Qué significa para el bolsillo de quienes viven y estudian en España
Para los hogares españoles, esos 8.316 millones no equivalen a una rebaja de impuestos, una ayuda o un ingreso directo. El efecto está mucho más repartido: actividad para empresas y autónomos, consumo en zonas universitarias y demanda de numerosos servicios.
El propio estudio estima que la educación internacional sostiene entre 7.000 y 12.000 puestos de trabajo cualificados ligados al sector. A ellos habría que añadir los empleos generados por el consumo en hostelería, comercio, transporte u otros negocios, que el informe no llega a cuantificar.
La vivienda es el punto más delicado. Las autoras identifican el precio del alojamiento como uno de los factores que pueden reducir la competitividad de España como destino educativo. Pero el estudio no cuantifica una relación causal entre la llegada de estos estudiantes y una determinada subida del alquiler. En ciudades universitarias, mezclar ambas cifras sin datos locales puede llevar a conclusiones demasiado rápidas.

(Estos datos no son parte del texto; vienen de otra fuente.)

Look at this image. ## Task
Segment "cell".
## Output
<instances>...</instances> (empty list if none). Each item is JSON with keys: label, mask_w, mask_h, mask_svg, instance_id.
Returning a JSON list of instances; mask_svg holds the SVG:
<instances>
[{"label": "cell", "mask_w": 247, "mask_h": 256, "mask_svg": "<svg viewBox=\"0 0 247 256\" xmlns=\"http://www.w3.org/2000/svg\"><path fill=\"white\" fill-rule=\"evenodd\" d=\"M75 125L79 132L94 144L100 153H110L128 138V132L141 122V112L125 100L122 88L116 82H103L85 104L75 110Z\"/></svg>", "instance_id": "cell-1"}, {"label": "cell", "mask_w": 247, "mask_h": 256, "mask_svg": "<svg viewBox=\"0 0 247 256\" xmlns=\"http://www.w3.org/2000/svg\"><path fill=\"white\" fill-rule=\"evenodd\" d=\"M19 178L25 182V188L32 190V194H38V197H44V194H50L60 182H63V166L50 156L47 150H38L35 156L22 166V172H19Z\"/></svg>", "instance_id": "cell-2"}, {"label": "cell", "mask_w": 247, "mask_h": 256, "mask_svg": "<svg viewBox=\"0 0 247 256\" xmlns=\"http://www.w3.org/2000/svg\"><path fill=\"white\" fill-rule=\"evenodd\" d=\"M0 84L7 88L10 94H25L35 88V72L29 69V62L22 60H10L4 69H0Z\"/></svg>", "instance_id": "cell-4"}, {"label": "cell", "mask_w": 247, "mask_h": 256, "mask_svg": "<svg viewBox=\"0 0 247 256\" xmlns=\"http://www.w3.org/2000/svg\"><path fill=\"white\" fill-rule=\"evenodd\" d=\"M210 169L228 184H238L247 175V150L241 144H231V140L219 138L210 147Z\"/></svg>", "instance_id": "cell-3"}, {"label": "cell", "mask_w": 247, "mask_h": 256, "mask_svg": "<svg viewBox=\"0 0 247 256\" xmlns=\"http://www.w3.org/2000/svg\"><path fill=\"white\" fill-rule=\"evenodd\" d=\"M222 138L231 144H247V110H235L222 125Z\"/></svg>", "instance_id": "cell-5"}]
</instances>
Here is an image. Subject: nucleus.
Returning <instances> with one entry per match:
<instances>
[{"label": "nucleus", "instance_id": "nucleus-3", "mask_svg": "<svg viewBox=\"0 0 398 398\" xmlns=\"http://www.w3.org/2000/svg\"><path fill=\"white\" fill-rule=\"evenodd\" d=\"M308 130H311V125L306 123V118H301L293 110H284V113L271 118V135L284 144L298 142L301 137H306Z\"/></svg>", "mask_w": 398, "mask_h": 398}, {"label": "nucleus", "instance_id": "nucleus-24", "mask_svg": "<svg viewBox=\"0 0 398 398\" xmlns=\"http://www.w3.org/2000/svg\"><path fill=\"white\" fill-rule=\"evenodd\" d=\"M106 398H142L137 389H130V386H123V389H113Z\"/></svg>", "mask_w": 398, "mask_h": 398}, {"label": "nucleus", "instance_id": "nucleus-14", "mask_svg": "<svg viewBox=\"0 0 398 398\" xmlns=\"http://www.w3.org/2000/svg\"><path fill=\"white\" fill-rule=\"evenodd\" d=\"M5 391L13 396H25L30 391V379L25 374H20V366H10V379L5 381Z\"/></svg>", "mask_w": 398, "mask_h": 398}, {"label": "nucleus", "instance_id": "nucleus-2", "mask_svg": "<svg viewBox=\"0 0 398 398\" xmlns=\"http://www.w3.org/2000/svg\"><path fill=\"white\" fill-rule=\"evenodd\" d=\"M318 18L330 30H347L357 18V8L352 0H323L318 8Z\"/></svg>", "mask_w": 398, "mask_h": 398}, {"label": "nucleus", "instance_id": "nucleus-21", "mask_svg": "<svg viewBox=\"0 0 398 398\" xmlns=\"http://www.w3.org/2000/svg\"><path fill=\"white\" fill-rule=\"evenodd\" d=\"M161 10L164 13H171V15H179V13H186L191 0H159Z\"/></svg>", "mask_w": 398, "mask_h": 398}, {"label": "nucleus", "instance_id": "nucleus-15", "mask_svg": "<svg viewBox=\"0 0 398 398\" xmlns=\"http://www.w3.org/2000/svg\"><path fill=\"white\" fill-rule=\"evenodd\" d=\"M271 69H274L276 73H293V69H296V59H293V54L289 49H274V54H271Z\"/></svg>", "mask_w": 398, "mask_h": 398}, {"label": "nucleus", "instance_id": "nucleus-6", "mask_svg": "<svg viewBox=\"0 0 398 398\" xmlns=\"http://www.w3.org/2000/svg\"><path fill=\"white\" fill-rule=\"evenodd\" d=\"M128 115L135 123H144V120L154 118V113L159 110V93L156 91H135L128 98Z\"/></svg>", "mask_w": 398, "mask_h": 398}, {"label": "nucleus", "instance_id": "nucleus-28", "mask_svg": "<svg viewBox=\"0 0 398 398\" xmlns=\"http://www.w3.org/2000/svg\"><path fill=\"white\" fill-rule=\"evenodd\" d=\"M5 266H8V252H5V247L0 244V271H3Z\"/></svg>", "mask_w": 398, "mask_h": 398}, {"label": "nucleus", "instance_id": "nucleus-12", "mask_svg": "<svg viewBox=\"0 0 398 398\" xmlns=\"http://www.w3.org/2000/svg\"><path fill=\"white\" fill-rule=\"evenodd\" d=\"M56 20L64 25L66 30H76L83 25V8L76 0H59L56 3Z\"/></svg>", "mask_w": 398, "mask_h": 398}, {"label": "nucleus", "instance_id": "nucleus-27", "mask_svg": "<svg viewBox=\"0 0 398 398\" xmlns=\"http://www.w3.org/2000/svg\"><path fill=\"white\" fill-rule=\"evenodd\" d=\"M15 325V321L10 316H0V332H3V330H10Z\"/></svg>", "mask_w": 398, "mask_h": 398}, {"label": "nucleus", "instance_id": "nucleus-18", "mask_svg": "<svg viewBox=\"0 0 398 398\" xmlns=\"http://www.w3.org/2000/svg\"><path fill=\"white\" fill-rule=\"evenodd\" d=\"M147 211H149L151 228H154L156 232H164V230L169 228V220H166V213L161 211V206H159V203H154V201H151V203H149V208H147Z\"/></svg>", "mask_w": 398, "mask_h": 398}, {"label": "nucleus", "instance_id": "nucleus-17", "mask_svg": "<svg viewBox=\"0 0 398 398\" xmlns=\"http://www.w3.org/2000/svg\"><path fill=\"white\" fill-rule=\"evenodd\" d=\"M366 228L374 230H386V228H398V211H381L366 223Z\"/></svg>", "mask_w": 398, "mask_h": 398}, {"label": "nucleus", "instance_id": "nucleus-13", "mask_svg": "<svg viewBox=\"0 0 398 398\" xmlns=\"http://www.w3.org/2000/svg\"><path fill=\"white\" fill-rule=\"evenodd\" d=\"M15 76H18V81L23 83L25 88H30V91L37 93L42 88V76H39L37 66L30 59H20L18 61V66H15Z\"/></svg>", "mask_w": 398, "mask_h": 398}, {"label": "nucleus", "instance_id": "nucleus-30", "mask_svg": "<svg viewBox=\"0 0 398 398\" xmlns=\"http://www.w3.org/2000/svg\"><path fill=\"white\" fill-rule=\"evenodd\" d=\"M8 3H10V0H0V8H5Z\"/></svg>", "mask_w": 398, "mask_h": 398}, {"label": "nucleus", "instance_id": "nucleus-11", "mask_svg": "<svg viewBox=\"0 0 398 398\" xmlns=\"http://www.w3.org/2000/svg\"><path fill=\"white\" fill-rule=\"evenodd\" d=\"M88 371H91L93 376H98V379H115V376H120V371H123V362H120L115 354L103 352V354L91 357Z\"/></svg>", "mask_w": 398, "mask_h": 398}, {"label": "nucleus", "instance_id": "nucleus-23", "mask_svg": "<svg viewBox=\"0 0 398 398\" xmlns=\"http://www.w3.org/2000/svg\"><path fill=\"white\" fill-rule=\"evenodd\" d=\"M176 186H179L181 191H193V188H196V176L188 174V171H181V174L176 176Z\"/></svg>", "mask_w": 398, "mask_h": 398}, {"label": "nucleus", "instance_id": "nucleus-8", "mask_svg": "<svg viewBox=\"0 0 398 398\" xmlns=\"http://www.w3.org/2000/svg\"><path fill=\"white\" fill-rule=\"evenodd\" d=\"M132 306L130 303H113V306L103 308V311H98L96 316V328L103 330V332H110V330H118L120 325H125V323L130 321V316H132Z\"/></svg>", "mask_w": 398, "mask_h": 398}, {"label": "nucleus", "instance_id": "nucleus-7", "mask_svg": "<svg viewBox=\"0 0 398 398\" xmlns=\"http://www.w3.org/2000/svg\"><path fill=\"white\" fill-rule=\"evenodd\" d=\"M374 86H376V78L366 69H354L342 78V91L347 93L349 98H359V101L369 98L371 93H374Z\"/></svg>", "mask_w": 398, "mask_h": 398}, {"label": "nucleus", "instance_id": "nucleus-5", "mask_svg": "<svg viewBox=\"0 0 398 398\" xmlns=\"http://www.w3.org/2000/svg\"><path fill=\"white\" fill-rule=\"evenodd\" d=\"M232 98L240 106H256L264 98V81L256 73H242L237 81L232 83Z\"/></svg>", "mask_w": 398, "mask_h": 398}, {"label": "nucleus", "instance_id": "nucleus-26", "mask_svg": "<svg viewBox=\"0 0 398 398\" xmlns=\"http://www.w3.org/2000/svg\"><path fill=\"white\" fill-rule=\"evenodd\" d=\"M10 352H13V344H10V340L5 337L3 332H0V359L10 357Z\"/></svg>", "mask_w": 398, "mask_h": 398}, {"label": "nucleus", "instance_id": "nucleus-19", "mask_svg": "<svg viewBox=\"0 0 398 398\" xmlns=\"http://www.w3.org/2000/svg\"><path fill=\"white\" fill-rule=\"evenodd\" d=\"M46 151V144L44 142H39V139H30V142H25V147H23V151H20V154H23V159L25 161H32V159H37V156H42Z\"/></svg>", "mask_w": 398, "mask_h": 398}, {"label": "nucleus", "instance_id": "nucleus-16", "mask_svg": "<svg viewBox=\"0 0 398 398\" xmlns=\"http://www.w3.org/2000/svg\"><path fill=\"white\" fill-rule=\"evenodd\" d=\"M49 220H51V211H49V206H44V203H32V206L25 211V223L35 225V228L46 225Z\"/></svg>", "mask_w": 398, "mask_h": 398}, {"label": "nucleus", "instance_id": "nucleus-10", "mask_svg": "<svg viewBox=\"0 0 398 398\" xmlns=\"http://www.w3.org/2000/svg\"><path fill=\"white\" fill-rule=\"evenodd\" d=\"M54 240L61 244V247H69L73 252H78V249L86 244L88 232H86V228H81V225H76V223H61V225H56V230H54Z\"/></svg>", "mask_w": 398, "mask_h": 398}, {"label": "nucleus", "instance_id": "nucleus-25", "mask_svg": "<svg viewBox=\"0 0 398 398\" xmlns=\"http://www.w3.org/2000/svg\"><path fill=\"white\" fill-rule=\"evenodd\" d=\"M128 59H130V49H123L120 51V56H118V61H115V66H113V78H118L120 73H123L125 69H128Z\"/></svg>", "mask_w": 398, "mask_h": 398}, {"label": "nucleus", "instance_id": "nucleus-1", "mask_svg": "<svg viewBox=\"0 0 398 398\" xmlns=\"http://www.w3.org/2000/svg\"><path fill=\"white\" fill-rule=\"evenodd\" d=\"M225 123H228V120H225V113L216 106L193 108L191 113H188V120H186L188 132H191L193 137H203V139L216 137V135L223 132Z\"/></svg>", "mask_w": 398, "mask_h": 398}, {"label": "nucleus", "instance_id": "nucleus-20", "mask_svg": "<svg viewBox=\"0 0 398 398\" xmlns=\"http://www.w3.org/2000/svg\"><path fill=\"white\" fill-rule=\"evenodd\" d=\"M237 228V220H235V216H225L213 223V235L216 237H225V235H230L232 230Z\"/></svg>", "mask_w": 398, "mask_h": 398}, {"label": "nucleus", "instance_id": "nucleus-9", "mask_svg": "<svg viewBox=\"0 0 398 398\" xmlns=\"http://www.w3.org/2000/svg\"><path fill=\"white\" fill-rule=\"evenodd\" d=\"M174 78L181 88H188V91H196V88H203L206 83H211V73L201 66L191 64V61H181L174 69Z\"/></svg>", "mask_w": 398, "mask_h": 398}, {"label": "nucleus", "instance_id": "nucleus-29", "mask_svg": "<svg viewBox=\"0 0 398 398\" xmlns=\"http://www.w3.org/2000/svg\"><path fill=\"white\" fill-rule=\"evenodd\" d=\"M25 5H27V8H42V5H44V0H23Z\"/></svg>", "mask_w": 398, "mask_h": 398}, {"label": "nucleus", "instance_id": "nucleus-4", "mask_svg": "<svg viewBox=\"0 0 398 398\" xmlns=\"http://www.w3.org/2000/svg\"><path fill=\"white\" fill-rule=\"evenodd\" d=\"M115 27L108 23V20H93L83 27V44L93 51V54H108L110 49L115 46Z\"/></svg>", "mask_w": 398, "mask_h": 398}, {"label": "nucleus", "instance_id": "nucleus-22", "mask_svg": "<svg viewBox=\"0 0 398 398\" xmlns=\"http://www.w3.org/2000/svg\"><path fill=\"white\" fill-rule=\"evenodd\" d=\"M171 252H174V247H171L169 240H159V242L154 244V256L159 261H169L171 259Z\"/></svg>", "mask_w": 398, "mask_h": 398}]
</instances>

Para quien llega a España a estudiar, el presupuesto tampoco termina en la matrícula. Alojamiento, transporte, teléfono y costes bancarios forman parte del gasto diario. En este punto puede ser útil revisar las cuentas para estudiantes y comparar también las cuentas sin comisiones, siempre atendiendo a las condiciones de cada producto.
Los 8.316 millones son una estimación y tienen letra pequeña
El propio informe pide prudencia. Sus autores advierten de que, como ocurre con cualquier análisis de impacto económico, las cifras deben entenderse como aproximaciones, porque parte de los datos necesitan ser inferidos. No estamos ante una partida individual de la Contabilidad Nacional ni ante dinero ingresado de una sola vez en una caja pública.
También conviene interpretar con cuidado el crecimiento. La edición de 2026 calcula un impacto agregado superior en más de un 30% al del estudio anterior, pero reconoce que el salto responde tanto al crecimiento de matriculación y gasto como a mejoras metodológicas, nuevas fuentes y ampliaciones de las cohortes analizadas.
La lectura útil, por tanto, no es que cada estudiante “deje” una cantidad fija ni que todos los hogares se beneficien igual. Es que la educación internacional se ha convertido en una actividad con capacidad para mover miles de millones entre formación, vivienda, transporte, restauración y consumo diario.
Antes de convertir el dato en “más de un millón de universitarios” o utilizarlo como explicación automática de los alquileres, conviene revisar qué mide exactamente el estudio. Los 8.316 millones son relevantes, pero entender de dónde salen es lo que permite saber cómo llegan realmente a la economía y al bolsillo.